→ EXCERPT PROVIDED:
* * *

”Exploring themes of memory and loss, migration and displacement, the group exhibition adopts multiple perspectives from differing economic and geopolitical contexts. Through the artworks the exhibited artists, the show resurfaces an ocean of communicating experiences across geographies of alienation and violence, timelines of war and peace that leave traces across imaginary borders, but also invisible lines that connect and shapes lines of empathy.”
Carlos Amorales, Ovidiu Anton, Valentina Avanzini, Matei Bejenaru, Orit Ishay, Zhanna Kadyrova, Renata Poljak
Curators: Cristina Stoenescu, Anastasia Palii
September 9 – October 20, 2023
Anca Poterașu Gallery, Bucharest
Taking as reference point Derrida’s concept of hospitality, the exhibition Poetics of Hospitality reflects the unavoidable ambiguities and contradictions for this term, which is close to meaning to the concept of power through the influence exerted on the Other – migrant/stranger, and which implies an ethical and political dimension. The selection of works is an interplay of various artistic media that reflect the dynamics of power relations surrounding the phenomenon of migration: inter-ethnic conflicts, the abusive effects of neoliberal policies in a global economy, the devaluation of the unaccounted for female labour force in poor countries.
In Matei Bejenaru’s installation Enlarged Clothes is presented Romania as the main European exporter of textiles to the EU market (in 2003: 3.832 billion euros) and the fourth largest exporter in the world, after China, Turkey and India.. Most of the textile and clothes production in Romania is based on ”Lohn system”, which takes advantage of the very low labour force costs and the comunist industrial infrastructure. In 2005, a Romanian worker from ”Lohn” company was paid 90-150 Euro/month, which is approx. one eighth the wage of a similasr worker in the EU.

* * *

→ EXERCISE INSTRUCTIONS: Transcribe the stretch of the exhibition text on Poetics of Hospitality from "Carlos Amorales, Ovidiu" through "in poor countries.". You can leave the saved entries aside, since nothing here depends on them.

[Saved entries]
* * *

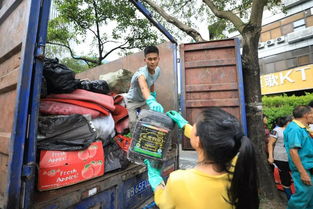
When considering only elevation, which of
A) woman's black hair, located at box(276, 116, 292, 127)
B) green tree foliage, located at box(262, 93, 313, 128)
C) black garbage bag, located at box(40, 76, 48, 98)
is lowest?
woman's black hair, located at box(276, 116, 292, 127)

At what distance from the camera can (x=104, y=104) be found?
1.88 m

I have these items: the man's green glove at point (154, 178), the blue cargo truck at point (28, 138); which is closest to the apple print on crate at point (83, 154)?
the blue cargo truck at point (28, 138)

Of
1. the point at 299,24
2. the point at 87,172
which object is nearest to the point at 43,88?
the point at 87,172

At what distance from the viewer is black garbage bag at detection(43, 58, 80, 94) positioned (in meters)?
1.61

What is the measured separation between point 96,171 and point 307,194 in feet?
8.47

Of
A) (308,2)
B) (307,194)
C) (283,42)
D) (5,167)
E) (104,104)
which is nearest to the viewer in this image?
(5,167)

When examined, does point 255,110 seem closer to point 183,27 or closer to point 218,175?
point 183,27

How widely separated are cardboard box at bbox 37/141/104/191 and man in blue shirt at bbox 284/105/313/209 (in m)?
2.43

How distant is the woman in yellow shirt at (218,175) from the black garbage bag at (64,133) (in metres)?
0.82

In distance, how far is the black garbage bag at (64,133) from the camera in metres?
1.38

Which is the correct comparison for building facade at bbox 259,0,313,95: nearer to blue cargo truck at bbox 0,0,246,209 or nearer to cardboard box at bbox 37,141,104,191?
blue cargo truck at bbox 0,0,246,209

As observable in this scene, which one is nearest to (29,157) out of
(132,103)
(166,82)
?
(132,103)

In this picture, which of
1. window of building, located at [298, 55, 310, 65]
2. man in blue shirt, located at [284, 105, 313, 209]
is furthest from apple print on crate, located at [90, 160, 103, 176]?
window of building, located at [298, 55, 310, 65]

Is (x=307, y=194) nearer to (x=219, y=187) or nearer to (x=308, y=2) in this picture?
(x=219, y=187)
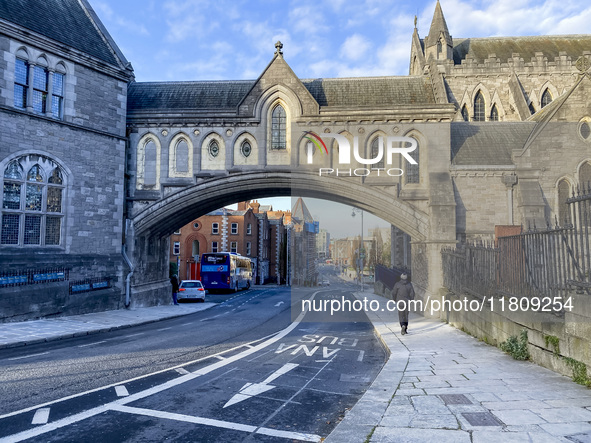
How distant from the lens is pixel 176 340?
12859 millimetres

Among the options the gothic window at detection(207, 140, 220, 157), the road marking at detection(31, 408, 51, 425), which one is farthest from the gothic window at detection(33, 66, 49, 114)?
the road marking at detection(31, 408, 51, 425)

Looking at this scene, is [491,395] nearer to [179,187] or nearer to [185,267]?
[179,187]

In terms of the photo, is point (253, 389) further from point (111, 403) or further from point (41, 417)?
point (41, 417)

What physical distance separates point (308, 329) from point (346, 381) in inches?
302

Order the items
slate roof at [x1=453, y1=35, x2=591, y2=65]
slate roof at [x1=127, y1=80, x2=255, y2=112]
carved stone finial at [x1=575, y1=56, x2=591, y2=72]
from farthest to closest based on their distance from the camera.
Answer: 1. slate roof at [x1=453, y1=35, x2=591, y2=65]
2. slate roof at [x1=127, y1=80, x2=255, y2=112]
3. carved stone finial at [x1=575, y1=56, x2=591, y2=72]

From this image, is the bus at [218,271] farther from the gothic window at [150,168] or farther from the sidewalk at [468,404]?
the sidewalk at [468,404]

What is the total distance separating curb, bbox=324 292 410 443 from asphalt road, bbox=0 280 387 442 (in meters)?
A: 0.28

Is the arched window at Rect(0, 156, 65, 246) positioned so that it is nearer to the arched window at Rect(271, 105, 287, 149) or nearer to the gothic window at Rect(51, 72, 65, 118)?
the gothic window at Rect(51, 72, 65, 118)

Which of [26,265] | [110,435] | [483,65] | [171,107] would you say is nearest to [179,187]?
[171,107]

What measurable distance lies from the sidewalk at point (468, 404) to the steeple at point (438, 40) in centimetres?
3162

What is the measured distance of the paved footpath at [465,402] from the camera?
16.6 ft

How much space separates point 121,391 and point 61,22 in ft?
58.9

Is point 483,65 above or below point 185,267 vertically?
above

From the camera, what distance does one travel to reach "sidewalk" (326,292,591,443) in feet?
16.6
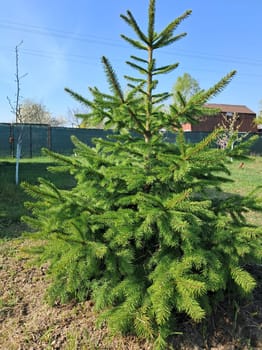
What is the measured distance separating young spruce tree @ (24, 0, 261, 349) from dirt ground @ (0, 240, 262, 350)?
11 cm

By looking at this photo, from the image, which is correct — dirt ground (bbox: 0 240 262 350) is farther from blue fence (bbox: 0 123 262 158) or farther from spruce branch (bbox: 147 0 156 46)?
blue fence (bbox: 0 123 262 158)

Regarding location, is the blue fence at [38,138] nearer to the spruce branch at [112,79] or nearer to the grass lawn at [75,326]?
the grass lawn at [75,326]

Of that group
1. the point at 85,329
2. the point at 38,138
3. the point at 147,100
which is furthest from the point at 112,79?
the point at 38,138

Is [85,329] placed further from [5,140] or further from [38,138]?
[38,138]

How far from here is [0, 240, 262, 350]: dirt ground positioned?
5.64ft

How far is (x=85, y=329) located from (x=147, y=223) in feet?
2.76

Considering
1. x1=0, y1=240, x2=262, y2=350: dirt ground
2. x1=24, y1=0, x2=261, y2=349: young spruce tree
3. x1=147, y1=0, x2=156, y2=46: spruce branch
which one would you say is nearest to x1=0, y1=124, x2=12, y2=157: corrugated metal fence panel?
x1=0, y1=240, x2=262, y2=350: dirt ground

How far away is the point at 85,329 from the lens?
1.82m

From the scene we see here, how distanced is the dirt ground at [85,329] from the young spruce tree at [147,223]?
0.37 feet

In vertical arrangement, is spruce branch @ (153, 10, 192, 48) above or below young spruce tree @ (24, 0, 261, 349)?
above

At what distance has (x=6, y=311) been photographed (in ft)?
6.67

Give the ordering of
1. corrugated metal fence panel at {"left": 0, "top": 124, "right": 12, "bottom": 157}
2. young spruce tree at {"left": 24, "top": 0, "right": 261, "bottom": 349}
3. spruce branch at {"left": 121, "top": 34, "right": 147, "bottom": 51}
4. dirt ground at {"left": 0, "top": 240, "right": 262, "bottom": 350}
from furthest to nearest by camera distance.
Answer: corrugated metal fence panel at {"left": 0, "top": 124, "right": 12, "bottom": 157}
spruce branch at {"left": 121, "top": 34, "right": 147, "bottom": 51}
dirt ground at {"left": 0, "top": 240, "right": 262, "bottom": 350}
young spruce tree at {"left": 24, "top": 0, "right": 261, "bottom": 349}

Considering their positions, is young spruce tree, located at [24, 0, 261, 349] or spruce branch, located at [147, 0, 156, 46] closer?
young spruce tree, located at [24, 0, 261, 349]

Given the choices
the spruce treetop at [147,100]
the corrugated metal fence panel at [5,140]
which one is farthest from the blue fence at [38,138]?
the spruce treetop at [147,100]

* * *

→ RESULT FOR THIS TASK:
Carlos Amorales, Ovidiu Anton, Valentina Avanzini, Matei Bejenaru, Orit Ishay, Zhanna Kadyrova, Renata Poljak
Curators: Cristina Stoenescu, Anastasia Palii
September 9 – October 20, 2023
Anca Poterașu Gallery, Bucharest
Taking as reference point Derrida’s concept of hospitality, the exhibition Poetics of Hospitality reflects the unavoidable ambiguities and contradictions for this term, which is close to meaning to the concept of power through the influence exerted on the Other – migrant/stranger, and which implies an ethical and political dimension. The selection of works is an interplay of various artistic media that reflect the dynamics of power relations surrounding the phenomenon of migration: inter-ethnic conflicts, the abusive effects of neoliberal policies in a global economy, the devaluation of the unaccounted for female labour force in poor countries.